How Psychology Made Its Way into Our Schools
Written by Sharon Hillestad, Director of Tutoring
William James, 20th century philosopher, wrote, “The teachers of this country have its future in their hands.” Assuming William James is correct, we should be concerned not only about what our teachers are teaching, but also what they are being taught. Since college professors are the teachers of teachers, any examination of teachers should start with them.
William James had a mighty impact on American public education. He advocated professional training for teachers based on the then new “science” of psychology. He, along with John Dewey, forwarded “Progressive Education.”
Normal schools for teachers were established in 1835 and training to become a teacher only lasted a few weeks. By 1859, these training centers were mostly controlled by those followers of John Dewey who were indoctrinated in German psychological theories. Training teachers became a longer affair. It stretched to two years.
I attended one of the last Normal Schools in Wisconsin. I was certified to teach all eight grades and all subjects when I graduated after two years. Since I was aware that teachers would have to have a college degree soon, I decided to continue training at a state university. I earned a four year degree in 1966; I was certified to teach grades one to four! Two more years of education and I was certified to teach half as many grades.
My first grade teacher started teaching around 1935 with only one year of teacher training.
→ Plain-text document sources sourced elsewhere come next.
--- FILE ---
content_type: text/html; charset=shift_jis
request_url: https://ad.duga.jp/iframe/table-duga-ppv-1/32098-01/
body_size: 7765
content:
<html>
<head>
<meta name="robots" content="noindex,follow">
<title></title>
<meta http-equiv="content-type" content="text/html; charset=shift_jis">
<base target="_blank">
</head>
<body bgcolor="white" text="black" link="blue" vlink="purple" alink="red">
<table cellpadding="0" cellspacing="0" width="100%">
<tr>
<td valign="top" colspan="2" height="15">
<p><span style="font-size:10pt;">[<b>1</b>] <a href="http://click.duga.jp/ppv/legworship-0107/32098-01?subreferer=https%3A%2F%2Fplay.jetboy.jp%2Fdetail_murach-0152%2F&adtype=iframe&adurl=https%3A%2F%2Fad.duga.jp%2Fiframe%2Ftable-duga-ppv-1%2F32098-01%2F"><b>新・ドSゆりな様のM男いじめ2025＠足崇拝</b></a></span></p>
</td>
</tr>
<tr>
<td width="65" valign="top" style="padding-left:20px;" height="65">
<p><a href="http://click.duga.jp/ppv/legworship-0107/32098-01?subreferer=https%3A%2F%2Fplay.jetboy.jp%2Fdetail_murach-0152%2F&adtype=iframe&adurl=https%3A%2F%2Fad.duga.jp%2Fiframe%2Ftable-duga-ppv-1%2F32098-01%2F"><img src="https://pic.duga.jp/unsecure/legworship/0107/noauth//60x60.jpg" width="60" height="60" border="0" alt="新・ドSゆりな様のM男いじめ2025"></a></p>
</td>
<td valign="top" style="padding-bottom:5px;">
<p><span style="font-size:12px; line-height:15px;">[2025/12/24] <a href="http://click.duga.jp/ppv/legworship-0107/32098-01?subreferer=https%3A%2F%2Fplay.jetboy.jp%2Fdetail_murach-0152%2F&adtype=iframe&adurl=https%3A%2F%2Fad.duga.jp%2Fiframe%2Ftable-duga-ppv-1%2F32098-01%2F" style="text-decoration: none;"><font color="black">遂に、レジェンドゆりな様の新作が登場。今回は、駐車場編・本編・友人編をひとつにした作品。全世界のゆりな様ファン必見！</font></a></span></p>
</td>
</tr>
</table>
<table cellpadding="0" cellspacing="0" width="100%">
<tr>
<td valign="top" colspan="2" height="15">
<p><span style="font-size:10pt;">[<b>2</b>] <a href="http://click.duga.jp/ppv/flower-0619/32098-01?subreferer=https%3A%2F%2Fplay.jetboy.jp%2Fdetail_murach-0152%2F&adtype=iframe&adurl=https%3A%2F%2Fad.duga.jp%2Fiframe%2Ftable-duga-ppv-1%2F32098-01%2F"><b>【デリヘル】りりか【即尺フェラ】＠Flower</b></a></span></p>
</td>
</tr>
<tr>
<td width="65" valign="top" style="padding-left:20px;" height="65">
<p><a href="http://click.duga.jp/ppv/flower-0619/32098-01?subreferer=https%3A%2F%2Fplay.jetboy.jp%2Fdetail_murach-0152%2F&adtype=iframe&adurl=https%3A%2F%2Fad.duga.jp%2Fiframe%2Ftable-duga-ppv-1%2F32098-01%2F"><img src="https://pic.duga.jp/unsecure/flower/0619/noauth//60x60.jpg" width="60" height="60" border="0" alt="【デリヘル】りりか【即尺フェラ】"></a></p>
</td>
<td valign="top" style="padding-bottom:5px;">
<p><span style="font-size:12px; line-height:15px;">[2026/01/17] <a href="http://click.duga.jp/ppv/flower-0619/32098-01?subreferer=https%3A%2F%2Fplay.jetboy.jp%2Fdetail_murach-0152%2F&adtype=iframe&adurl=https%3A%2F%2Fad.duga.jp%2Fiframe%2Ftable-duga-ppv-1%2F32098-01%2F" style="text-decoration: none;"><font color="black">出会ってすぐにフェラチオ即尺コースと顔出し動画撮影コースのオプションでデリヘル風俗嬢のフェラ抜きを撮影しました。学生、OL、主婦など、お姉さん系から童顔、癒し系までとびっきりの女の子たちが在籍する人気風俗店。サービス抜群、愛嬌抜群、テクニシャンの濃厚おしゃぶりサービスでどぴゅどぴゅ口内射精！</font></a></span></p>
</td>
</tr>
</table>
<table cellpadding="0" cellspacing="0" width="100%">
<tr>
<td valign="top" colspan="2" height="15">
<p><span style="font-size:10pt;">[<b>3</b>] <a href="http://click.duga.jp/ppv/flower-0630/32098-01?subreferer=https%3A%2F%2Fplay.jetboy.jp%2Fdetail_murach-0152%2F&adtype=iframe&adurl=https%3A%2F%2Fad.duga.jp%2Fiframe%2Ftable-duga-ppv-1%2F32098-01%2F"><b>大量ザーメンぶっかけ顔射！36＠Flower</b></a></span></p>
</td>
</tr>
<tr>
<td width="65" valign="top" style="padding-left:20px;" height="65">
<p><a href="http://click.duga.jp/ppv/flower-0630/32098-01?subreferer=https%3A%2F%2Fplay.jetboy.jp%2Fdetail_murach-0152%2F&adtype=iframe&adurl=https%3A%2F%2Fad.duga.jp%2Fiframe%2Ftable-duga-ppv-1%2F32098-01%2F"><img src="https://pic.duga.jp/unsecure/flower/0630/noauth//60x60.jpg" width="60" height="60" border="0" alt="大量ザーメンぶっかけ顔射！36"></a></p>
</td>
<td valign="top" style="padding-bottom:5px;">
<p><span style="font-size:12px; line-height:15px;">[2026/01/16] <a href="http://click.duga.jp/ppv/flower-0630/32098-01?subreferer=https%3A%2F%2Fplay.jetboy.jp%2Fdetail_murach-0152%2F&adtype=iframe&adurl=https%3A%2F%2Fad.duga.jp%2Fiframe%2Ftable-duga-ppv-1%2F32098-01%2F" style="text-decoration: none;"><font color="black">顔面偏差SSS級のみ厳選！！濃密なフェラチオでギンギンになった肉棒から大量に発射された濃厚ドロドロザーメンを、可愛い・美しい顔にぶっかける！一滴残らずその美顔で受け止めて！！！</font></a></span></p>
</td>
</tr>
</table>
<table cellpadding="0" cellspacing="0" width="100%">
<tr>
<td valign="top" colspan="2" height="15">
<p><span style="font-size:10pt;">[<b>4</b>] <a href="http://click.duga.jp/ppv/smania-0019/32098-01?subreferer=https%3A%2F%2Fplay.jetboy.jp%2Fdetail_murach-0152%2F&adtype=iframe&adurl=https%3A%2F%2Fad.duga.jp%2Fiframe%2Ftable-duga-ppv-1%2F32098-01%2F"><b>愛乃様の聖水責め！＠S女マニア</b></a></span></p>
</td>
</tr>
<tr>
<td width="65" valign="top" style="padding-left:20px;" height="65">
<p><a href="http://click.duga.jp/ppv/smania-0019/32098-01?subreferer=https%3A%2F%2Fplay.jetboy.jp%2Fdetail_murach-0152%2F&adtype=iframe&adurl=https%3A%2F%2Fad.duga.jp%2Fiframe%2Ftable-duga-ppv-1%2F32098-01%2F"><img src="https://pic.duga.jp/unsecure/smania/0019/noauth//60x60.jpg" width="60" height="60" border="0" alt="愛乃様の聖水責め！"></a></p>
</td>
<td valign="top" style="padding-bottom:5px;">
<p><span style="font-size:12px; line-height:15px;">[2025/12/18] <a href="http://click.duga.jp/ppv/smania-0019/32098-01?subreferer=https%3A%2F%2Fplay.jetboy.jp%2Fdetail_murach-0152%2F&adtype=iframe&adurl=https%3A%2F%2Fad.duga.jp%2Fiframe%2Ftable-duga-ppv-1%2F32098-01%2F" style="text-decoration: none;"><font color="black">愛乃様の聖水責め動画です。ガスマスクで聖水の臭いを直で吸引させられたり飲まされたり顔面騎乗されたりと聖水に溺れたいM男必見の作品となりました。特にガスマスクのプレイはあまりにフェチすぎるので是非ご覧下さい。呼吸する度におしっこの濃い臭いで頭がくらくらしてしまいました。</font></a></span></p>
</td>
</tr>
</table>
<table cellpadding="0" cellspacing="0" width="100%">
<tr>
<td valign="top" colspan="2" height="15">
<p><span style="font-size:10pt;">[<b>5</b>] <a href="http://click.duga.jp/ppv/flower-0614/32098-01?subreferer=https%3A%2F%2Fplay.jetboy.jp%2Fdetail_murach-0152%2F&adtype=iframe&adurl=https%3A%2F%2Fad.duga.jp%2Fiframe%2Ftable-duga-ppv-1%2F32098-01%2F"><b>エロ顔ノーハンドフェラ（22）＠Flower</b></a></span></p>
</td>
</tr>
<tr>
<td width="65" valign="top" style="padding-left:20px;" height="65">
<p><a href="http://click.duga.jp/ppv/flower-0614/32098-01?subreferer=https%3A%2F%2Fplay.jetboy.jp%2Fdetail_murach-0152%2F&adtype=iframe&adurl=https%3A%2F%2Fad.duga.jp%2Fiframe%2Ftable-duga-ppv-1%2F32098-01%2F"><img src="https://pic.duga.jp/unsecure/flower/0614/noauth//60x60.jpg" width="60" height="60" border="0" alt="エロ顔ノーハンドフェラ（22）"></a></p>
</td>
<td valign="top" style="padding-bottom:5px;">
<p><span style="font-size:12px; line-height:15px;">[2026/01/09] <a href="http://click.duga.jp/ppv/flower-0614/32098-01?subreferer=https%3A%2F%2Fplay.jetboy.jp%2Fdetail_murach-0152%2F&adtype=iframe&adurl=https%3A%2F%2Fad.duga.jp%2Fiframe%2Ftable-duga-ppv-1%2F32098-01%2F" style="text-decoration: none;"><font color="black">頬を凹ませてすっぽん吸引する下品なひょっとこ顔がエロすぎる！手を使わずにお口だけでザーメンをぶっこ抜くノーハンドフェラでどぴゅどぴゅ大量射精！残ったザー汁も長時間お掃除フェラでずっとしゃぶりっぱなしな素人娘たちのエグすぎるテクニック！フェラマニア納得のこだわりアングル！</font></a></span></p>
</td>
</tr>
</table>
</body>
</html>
In 1964, I could have gotten a teaching position with two years of college training. In 2014, my granddaughter can look forward to four or five years of college if she wants to teach school. This represents a lot of time and a lot of money. Yet teachers generally feel quite unprepared to handle a class of students. In fact I know of no teachers like the one described to me by my neighbor who was in grade school before 1930.
Lucile Trapp attended a Minnesota one-room school. The teacher she had for the first four grades had the attitude, “I’m here to teach and you are here to learn.” The students in that rural school drilled basic reading and math skills. They learned new vocabulary directly from the dictionary and were expected to learn grammar, geography, history, government and arithmetic.
Lucile learned so much in the first four grades that she felt, if she could have had the same teacher all eight years, she would have had the equivalent of a college education. But that teacher was replaced by one who had graduated from the new Normal Teachers College. The new teacher’s attitude was that “learning had to be fun.”
Scores of American “Educators” spent months in Germany studying theories of psychology. When they returned to the United States they became the “authorities” and established a standard for teacher training.
Even though the Progressive Education movement touted the necessity of a “child centered school”, the Normal Teachers College system unfortunately did not instruct student teachers in the use of the child-centered Montessori Methods to teach young children. Dr. Maria Montessori was an “educational wonder”. She earned that reputation with her work in Roman slums in 1907. She developed materials and techniques to remove obstacles to learning for very young children. Children in poverty-stricken neighborhoods were learning to read before age five. Montessori methods include teaching children how to “sound out” words (phonics).
John Dewey, trained in Germany with the then new psychology theories, criticized the phonic method of teaching reading that had been in use since the creation of written English. Teachers were discouraged from using phonic materials. Drilling the sounds of the alphabet was considered to be worse than useless.
Such authorities were also critical of education they considered “content driven”. Eventually dictionary skills, grammar, and literature were replaced by “Language Arts”. History, civics, and geography were replaced by Social Studies. Direct Instruction was replaced by Indirect Instruction.
Watering down the content of school subjects for the last century has given us scores of high school graduates who do not read and cannot write. What most of us don’t know about history, geography, and arithmetic has become material for television talk shows and comedians.
It has taken decades for the psychological influence to get to a point where millions of children are given medication so they can better handle school. The Normal Schools morphed into the teacher colleges and universities of today.
John Dewey is known as the father of American public schools. He died in 1952, the same year that Marie Montessori passed away. It is unfortunate for us that John Dewey went to Germany and got trained in psychology. Our schools would be so much better if he had gone to Italy and trained under Maria Montessori.
William James correctly stated that teachers are responsible for the creation of the future of our country. It is time to acknowledge and bring to an end the German psychological influence in American education.